For short term traders, a stiff resistance is observed at 109.7386 (i.e. 7WMA levels).

The double top pattern is occurred with peak 1 at 114.370 levels, peak 2 at 114.496 levels and neckline at 108.825 levels, this price behavior is a bearish pattern.

The break-out below neckline likely to drag more price slumps, the current prices slid well below WMAs.

The current prices on major trend slide below EMAs again (refer monthly plotting), don't expect sharp rallies as the major trend seems to be on the verge of 38.2% Fibonacci retracements.

Well, on a broader perspective, the massive volumes formation during the course of this bearish rout is to substantiate the major trend.

Momentum analysis: Both leading oscillators (RSI & Stochastic curves) on both weekly as well as monthly terms have been converging downwards consistently that indicate the intensified momentum and strength in the downtrend.

Trend analysis: Lagging indicators (MACD, 7 & 21 DMAs and EMAs) have also been signaling price slumps to prolong further.

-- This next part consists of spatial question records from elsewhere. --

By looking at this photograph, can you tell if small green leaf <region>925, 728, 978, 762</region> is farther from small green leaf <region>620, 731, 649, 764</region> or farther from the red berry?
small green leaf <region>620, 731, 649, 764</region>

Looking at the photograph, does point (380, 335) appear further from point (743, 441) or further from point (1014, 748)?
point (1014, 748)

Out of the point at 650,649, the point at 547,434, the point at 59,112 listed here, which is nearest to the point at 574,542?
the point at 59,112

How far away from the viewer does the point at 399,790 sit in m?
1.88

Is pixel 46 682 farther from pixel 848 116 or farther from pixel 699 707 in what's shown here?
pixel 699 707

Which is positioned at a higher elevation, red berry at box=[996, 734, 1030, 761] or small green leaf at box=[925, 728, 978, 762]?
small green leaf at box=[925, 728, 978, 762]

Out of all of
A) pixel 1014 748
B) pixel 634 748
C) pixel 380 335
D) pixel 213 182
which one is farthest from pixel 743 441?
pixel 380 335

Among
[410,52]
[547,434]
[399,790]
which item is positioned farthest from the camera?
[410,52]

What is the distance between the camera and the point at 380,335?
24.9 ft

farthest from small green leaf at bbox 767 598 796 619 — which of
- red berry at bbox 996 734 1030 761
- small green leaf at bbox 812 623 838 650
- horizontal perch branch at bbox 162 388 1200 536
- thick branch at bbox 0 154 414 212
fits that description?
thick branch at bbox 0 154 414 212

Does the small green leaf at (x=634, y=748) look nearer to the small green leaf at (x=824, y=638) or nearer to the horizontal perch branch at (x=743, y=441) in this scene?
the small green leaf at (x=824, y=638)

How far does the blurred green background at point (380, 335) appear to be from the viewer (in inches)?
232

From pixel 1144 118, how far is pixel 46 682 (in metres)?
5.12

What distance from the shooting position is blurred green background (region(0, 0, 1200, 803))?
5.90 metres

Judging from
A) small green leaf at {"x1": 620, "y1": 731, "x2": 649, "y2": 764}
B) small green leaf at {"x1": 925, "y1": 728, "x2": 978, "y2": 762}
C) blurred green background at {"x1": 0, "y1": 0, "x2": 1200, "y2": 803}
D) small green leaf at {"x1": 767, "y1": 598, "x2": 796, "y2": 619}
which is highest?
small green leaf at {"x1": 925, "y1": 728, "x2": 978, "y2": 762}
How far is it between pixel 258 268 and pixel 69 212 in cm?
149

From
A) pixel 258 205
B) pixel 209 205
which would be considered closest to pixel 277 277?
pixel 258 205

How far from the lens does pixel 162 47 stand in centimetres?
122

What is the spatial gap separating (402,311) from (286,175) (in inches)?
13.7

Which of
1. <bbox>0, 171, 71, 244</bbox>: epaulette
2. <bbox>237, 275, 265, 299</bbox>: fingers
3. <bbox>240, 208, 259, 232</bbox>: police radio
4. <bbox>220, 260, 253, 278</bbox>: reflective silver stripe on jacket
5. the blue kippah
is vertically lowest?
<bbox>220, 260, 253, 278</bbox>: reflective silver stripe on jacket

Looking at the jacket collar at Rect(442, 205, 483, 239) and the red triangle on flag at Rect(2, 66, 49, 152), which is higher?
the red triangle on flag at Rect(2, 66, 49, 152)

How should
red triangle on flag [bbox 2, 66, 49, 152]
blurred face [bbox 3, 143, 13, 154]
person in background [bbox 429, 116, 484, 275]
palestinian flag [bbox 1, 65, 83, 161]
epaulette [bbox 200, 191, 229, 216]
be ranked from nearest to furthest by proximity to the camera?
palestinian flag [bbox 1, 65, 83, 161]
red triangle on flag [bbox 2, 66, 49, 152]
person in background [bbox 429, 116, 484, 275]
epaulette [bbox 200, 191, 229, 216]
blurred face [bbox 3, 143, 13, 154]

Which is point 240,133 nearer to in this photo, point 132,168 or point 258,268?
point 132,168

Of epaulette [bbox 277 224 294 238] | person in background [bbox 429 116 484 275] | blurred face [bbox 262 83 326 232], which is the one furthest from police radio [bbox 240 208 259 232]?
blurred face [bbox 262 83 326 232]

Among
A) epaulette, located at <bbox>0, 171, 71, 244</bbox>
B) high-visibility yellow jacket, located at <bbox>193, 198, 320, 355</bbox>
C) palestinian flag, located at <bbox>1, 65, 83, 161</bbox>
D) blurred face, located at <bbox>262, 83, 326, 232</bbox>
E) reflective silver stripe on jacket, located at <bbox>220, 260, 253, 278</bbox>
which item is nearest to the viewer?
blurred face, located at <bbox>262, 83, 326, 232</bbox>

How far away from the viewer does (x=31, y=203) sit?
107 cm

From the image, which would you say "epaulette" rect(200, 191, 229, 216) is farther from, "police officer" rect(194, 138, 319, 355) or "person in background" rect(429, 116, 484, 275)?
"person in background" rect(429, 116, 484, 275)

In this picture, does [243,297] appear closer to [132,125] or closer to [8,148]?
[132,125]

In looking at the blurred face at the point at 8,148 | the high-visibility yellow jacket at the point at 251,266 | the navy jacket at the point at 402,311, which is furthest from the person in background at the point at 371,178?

Trading tips: Contemplating above technical rationale, we advocate shorting futures contracts of mid-month tenors in order to arrest further potential slumps. But maintain strict loss at around 109.7386. Writers in a futures contract are expected to maintain margins to open and maintain a short futures position until expiration.

Alternatively, use tunnel spreads with upper strikes at 109.310 and lower strike at 108.825 levels for speculation of this pair.